Seules deux mentions du règlement de voirie ont été annulées :

  • d’une part, ont été annulées les 2e et 3e phrases de cet article (soulignées) :
    • « Sauf urgence avérée, c’est-à-dire une situation représentant un danger pour les biens ou les personnes, l’intervenant souhaitant effectuer des travaux avec emprise sur une chaussée ou un trottoir réalisés ou réfectionnés depuis moins de trois ans doit obtenir un accord préalable de la Communauté urbaine de Lyon. L’intervenant devra financer la réparation de la voie circulée sur une longueur pouvant atteindre la totalité de la voie neuve ou réfectionnée.

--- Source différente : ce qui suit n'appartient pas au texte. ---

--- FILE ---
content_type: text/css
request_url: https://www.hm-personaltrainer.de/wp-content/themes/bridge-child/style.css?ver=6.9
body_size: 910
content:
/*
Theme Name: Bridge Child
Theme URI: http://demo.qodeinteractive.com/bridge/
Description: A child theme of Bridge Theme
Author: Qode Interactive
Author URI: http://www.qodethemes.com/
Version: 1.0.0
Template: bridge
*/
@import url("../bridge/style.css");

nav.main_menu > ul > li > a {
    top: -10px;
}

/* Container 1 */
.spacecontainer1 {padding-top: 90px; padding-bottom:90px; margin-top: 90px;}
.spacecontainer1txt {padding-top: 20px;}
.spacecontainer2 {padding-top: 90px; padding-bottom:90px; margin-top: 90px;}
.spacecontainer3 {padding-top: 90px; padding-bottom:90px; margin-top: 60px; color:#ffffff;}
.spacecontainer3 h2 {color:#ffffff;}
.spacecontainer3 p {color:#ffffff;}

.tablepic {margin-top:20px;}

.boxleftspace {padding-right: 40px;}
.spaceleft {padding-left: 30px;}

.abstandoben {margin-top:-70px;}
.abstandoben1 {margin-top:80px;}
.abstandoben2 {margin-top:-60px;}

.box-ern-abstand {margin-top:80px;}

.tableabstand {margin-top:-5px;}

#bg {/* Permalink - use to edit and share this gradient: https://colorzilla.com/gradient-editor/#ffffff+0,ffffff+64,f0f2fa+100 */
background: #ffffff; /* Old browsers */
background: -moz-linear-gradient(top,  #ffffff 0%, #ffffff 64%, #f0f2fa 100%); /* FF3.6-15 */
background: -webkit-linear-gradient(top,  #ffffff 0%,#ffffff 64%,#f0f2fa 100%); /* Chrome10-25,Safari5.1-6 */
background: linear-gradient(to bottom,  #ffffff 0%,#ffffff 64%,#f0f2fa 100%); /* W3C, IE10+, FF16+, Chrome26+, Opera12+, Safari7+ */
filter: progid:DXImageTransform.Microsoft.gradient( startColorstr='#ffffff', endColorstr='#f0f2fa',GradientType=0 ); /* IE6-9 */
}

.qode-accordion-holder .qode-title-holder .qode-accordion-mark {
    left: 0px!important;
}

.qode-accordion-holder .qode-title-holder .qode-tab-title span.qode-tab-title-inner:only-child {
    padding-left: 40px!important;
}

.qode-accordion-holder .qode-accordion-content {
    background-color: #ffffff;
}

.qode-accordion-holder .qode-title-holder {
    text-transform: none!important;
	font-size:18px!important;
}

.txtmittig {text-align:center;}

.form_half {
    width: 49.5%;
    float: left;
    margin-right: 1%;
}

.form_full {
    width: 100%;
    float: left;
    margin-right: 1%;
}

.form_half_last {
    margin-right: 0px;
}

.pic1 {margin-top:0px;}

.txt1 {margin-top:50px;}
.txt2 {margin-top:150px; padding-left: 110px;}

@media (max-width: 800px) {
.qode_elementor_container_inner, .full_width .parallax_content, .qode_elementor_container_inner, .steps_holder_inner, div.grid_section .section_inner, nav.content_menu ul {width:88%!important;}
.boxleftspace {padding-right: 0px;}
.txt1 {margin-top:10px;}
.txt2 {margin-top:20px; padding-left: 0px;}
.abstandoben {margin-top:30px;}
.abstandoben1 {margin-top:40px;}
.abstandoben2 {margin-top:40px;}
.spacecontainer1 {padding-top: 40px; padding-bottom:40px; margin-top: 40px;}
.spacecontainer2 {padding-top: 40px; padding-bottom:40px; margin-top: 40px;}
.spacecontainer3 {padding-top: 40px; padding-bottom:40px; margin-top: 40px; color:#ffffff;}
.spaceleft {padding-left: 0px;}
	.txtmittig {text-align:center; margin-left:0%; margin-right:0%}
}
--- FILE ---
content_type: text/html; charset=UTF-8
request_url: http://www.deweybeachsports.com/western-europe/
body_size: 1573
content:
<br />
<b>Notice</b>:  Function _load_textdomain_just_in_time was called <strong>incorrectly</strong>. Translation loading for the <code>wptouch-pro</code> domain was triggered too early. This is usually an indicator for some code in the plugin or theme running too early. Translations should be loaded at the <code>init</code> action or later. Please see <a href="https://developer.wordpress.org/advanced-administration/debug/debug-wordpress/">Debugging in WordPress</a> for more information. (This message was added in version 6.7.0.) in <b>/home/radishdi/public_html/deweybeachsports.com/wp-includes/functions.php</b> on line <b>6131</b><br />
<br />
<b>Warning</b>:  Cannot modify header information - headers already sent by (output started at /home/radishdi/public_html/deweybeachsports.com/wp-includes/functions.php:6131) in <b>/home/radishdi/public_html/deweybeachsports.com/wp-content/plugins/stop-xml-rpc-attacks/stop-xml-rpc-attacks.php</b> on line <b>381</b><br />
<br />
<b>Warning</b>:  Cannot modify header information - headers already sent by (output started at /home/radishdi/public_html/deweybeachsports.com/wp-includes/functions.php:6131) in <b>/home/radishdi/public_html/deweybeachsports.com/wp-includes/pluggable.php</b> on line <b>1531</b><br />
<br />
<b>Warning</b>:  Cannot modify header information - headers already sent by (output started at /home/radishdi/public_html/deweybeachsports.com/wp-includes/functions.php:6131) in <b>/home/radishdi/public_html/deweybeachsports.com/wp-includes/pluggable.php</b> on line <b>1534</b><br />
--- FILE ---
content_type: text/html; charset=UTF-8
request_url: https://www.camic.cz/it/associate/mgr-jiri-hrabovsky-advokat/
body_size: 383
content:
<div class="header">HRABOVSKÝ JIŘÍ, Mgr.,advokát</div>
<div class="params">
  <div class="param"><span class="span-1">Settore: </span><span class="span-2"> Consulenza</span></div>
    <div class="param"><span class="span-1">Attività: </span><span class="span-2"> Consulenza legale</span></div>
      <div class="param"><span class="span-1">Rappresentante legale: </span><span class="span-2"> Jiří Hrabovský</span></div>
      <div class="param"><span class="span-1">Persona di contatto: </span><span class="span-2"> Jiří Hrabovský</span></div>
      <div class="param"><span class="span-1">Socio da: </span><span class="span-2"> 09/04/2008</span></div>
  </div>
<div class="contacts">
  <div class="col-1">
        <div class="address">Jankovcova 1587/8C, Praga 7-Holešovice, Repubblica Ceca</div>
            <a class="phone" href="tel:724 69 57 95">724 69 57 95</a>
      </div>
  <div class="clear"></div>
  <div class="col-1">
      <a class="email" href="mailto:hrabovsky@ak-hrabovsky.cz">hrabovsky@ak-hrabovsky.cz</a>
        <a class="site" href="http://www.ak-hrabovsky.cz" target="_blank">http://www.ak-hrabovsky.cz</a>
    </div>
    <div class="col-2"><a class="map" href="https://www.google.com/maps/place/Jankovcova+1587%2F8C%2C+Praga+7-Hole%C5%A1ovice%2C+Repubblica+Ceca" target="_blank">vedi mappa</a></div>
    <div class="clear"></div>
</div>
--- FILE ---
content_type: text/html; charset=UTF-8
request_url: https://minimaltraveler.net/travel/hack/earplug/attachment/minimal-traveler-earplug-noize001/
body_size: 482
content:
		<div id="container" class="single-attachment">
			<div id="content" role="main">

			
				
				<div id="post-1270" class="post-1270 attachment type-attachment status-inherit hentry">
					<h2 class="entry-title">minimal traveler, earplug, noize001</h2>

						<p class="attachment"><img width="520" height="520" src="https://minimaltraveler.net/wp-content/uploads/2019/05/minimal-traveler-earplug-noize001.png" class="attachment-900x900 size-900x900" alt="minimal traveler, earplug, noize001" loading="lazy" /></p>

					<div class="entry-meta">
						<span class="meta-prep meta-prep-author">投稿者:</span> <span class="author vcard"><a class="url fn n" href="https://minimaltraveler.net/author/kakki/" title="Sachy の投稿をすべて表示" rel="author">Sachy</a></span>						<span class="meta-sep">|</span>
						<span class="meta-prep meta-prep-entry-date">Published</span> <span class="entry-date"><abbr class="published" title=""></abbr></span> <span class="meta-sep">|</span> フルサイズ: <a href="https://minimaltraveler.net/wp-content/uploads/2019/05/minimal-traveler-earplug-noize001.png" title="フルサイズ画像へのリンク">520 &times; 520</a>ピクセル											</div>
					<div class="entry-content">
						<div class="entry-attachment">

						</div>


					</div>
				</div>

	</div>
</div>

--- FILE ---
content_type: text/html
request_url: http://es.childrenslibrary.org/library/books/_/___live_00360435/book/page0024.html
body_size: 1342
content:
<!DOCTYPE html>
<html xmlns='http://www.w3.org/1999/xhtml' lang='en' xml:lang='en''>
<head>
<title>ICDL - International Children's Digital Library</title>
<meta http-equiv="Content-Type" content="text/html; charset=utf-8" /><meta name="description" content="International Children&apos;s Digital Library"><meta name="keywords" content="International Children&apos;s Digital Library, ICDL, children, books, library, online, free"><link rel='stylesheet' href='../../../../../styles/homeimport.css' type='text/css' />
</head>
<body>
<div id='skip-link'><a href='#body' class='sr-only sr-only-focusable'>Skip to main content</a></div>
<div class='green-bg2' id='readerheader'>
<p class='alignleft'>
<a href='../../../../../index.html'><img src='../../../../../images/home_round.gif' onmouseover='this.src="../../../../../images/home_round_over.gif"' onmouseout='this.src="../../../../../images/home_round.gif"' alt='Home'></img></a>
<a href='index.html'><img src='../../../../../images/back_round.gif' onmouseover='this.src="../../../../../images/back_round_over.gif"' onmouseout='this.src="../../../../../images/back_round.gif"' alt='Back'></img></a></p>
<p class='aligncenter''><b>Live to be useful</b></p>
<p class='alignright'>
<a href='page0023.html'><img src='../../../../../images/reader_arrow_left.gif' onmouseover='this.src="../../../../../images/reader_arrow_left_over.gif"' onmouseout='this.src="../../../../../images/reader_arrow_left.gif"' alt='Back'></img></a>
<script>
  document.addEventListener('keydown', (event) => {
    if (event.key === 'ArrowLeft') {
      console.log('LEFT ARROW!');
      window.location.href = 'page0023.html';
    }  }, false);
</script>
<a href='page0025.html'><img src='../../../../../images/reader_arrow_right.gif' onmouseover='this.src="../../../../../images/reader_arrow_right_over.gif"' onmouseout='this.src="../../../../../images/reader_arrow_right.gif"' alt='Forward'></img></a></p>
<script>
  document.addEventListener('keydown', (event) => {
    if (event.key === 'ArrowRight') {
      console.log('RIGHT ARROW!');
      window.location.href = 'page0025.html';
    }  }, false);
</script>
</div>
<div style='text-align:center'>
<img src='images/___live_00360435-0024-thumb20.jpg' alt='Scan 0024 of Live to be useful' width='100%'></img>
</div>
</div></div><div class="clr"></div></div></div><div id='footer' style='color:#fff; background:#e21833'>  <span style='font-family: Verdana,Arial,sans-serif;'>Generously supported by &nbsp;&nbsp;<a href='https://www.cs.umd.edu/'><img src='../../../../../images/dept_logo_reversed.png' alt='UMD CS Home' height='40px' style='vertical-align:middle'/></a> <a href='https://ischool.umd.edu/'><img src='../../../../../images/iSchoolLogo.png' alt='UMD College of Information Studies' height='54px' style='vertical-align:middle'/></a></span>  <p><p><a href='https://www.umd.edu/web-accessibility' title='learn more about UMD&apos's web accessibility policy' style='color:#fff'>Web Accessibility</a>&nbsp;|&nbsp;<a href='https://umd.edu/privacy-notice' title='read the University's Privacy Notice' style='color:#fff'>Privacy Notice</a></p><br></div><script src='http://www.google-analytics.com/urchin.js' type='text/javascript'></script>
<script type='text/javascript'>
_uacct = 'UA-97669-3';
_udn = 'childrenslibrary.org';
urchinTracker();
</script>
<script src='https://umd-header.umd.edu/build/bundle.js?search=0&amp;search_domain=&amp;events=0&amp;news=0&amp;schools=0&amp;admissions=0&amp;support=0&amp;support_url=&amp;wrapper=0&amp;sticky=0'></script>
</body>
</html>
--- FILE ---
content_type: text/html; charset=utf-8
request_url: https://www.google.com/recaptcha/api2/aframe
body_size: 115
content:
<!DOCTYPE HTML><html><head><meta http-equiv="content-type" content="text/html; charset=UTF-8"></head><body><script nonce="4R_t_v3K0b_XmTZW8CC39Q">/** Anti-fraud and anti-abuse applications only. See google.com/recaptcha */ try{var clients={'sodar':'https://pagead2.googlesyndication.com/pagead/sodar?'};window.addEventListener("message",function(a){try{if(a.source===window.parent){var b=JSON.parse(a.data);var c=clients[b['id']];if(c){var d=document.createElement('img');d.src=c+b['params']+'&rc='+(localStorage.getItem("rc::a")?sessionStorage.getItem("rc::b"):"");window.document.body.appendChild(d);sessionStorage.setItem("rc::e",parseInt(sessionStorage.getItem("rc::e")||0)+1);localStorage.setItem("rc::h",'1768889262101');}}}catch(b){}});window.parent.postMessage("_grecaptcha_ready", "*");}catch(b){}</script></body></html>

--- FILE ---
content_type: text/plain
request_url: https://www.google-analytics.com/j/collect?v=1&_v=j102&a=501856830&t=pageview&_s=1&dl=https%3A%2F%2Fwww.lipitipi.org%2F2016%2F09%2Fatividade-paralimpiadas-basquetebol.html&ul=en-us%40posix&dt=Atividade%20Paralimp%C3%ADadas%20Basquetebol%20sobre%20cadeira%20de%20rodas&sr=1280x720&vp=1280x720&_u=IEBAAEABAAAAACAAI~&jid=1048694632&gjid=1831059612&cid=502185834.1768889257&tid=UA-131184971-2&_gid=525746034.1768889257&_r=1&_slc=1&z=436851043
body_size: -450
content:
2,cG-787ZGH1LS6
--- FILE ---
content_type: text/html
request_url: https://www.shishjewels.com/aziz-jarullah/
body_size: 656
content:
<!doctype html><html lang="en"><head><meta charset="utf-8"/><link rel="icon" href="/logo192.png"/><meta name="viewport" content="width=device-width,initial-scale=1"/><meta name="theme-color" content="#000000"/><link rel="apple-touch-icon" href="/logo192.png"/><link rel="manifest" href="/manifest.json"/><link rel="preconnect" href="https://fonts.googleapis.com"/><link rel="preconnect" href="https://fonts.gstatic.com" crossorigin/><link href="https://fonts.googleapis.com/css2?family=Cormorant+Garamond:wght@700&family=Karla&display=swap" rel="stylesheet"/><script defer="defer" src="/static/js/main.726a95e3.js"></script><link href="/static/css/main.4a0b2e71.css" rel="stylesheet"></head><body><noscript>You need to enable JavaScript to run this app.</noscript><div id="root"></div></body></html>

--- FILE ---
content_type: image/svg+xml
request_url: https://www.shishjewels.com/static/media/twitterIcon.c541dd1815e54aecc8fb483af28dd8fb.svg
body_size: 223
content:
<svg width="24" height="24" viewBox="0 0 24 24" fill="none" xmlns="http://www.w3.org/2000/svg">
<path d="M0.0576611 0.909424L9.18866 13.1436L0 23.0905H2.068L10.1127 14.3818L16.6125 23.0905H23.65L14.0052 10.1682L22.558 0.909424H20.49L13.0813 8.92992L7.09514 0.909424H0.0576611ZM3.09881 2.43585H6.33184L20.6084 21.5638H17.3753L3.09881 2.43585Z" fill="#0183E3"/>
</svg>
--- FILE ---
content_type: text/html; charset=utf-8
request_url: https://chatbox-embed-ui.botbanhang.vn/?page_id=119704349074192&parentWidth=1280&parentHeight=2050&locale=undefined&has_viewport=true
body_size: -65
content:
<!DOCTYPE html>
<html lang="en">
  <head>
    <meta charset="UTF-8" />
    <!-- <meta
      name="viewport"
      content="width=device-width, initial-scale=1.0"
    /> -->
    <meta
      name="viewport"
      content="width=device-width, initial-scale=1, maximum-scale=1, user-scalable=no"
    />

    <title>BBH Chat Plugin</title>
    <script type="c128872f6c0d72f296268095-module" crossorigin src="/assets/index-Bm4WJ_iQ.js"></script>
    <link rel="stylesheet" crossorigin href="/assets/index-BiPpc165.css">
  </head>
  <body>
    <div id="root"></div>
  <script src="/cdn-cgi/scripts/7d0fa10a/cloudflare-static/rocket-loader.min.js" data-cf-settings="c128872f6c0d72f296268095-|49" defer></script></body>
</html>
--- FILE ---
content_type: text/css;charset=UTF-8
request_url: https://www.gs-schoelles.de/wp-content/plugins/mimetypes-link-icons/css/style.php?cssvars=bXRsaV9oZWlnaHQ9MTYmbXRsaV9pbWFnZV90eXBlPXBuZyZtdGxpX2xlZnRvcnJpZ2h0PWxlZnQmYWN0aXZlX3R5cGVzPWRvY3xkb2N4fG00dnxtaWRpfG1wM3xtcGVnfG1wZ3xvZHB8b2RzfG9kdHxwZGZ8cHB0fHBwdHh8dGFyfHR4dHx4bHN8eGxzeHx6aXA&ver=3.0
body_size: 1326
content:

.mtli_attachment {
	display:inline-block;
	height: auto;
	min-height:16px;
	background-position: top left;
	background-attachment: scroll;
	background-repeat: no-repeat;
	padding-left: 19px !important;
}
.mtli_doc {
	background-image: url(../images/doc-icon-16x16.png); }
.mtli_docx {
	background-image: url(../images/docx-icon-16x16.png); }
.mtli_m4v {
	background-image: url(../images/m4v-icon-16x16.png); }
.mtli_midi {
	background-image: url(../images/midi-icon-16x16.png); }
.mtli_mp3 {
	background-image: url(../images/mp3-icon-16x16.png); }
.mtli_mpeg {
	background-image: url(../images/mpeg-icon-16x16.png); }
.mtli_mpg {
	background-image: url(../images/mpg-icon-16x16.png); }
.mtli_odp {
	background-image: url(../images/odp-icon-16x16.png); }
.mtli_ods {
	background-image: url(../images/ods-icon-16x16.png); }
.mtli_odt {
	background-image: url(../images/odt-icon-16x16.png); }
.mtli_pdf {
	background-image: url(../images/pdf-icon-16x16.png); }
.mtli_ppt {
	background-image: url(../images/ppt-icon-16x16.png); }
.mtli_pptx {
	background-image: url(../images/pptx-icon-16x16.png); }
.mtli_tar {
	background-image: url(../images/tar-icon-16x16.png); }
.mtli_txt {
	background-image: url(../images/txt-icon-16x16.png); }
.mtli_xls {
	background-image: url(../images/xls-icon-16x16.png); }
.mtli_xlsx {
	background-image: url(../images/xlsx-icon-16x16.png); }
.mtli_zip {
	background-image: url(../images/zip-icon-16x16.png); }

Il devra financer la réparation du trottoir complet sur toute sa largeur avec reprise de joint à joint sur une longueur pouvant atteindre la totalité du trottoir neuf ou réfectionné. (…) ». [NB annulation claire de la dernière phrase ; la phrase précédente, en revanche, semble illégale selon le juge mais ce point semble avoir disparu du dispositif de l’arrêt ???)
  • d’autre part, la CAA a censuré l’alinéa ci-dessous en tant qu’il n’avait pas sa place dans un règlement de voirie (point qui eût pu être discuté) :
    • « « Dans le cas où, au cours des travaux, l’intervenant rencontrerait ou mettrait à découvert des réseaux ou installations de nature quelconque non répertoriées, il serait tenu d’avertir immédiatement les services gestionnaires desquels elles dépendent, en vue des mesures à prendre pour assurer la sécurité́ des biens et des personnes et la protection de ces réseaux ou installations. ».

 

N.B. : attention en ces domaines il est raisonnable de poser que la jurisprudence n’est pas encore totalement stabilisée.